_Assignment_.
Write out each of the following records verbatim, reproducing every line without any alteration.

** Opening Data for analysis block **

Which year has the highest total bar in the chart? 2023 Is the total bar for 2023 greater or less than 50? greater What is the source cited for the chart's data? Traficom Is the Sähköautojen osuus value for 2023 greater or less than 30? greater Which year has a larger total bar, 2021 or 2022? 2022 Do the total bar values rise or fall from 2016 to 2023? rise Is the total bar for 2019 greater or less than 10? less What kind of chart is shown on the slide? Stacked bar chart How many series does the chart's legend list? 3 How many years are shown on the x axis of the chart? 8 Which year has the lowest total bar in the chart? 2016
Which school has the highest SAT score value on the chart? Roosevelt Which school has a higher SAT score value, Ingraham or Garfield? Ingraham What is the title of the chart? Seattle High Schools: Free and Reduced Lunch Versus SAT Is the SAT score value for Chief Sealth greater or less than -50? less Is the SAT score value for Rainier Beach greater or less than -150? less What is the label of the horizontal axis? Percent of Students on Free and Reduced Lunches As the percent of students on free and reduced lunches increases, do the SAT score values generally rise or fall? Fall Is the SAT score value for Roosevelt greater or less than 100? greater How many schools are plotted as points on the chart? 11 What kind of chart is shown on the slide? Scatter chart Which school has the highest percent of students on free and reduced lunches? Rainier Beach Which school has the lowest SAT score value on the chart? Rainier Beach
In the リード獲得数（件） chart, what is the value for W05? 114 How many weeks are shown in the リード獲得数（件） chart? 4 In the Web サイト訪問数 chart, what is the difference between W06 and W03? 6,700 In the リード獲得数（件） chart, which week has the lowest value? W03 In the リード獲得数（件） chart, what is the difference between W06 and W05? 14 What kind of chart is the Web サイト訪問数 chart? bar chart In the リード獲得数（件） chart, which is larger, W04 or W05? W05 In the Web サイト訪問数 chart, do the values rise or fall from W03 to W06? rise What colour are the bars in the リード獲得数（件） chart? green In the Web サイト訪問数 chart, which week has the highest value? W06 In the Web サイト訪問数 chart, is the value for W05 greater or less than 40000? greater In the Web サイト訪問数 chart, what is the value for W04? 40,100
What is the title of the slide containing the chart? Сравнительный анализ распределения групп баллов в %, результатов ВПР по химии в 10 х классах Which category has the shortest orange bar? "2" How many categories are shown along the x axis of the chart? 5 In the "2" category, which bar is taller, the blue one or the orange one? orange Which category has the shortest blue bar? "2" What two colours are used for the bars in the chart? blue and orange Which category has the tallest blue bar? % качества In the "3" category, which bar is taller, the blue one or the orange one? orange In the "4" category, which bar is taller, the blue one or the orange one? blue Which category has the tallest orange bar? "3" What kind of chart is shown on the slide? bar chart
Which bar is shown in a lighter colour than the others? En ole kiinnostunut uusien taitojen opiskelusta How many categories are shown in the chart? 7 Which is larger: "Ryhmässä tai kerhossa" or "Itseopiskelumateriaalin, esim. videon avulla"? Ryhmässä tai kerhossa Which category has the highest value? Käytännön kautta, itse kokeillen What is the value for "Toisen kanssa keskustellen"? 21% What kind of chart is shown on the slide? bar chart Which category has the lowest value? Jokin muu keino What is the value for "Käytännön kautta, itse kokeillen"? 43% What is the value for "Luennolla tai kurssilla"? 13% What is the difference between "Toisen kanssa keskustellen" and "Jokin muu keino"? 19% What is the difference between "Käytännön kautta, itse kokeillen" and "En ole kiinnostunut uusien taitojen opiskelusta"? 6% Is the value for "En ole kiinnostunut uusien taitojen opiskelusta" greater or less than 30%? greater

** Closing Data for analysis block **

_Expected output_.
Which year has the highest total bar in the chart? 2023 Is the total bar for 2023 greater or less than 50? greater What is the source cited for the chart's data? Traficom Is the Sähköautojen osuus value for 2023 greater or less than 30? greater Which year has a larger total bar, 2021 or 2022? 2022 Do the total bar values rise or fall from 2016 to 2023? rise Is the total bar for 2019 greater or less than 10? less What kind of chart is shown on the slide? Stacked bar chart How many series does the chart's legend list? 3 How many years are shown on the x axis of the chart? 8 Which year has the lowest total bar in the chart? 2016
Which school has the highest SAT score value on the chart? Roosevelt Which school has a higher SAT score value, Ingraham or Garfield? Ingraham What is the title of the chart? Seattle High Schools: Free and Reduced Lunch Versus SAT Is the SAT score value for Chief Sealth greater or less than -50? less Is the SAT score value for Rainier Beach greater or less than -150? less What is the label of the horizontal axis? Percent of Students on Free and Reduced Lunches As the percent of students on free and reduced lunches increases, do the SAT score values generally rise or fall? Fall Is the SAT score value for Roosevelt greater or less than 100? greater How many schools are plotted as points on the chart? 11 What kind of chart is shown on the slide? Scatter chart Which school has the highest percent of students on free and reduced lunches? Rainier Beach Which school has the lowest SAT score value on the chart? Rainier Beach
In the リード獲得数（件） chart, what is the value for W05? 114 How many weeks are shown in the リード獲得数（件） chart? 4 In the Web サイト訪問数 chart, what is the difference between W06 and W03? 6,700 In the リード獲得数（件） chart, which week has the lowest value? W03 In the リード獲得数（件） chart, what is the difference between W06 and W05? 14 What kind of chart is the Web サイト訪問数 chart? bar chart In the リード獲得数（件） chart, which is larger, W04 or W05? W05 In the Web サイト訪問数 chart, do the values rise or fall from W03 to W06? rise What colour are the bars in the リード獲得数（件） chart? green In the Web サイト訪問数 chart, which week has the highest value? W06 In the Web サイト訪問数 chart, is the value for W05 greater or less than 40000? greater In the Web サイト訪問数 chart, what is the value for W04? 40,100
What is the title of the slide containing the chart? Сравнительный анализ распределения групп баллов в %, результатов ВПР по химии в 10 х классах Which category has the shortest orange bar? "2" How many categories are shown along the x axis of the chart? 5 In the "2" category, which bar is taller, the blue one or the orange one? orange Which category has the shortest blue bar? "2" What two colours are used for the bars in the chart? blue and orange Which category has the tallest blue bar? % качества In the "3" category, which bar is taller, the blue one or the orange one? orange In the "4" category, which bar is taller, the blue one or the orange one? blue Which category has the tallest orange bar? "3" What kind of chart is shown on the slide? bar chart
Which bar is shown in a lighter colour than the others? En ole kiinnostunut uusien taitojen opiskelusta How many categories are shown in the chart? 7 Which is larger: "Ryhmässä tai kerhossa" or "Itseopiskelumateriaalin, esim. videon avulla"? Ryhmässä tai kerhossa Which category has the highest value? Käytännön kautta, itse kokeillen What is the value for "Toisen kanssa keskustellen"? 21% What kind of chart is shown on the slide? bar chart Which category has the lowest value? Jokin muu keino What is the value for "Käytännön kautta, itse kokeillen"? 43% What is the value for "Luennolla tai kurssilla"? 13% What is the difference between "Toisen kanssa keskustellen" and "Jokin muu keino"? 19% What is the difference between "Käytännön kautta, itse kokeillen" and "En ole kiinnostunut uusien taitojen opiskelusta"? 6% Is the value for "En ole kiinnostunut uusien taitojen opiskelusta" greater or less than 30%? greater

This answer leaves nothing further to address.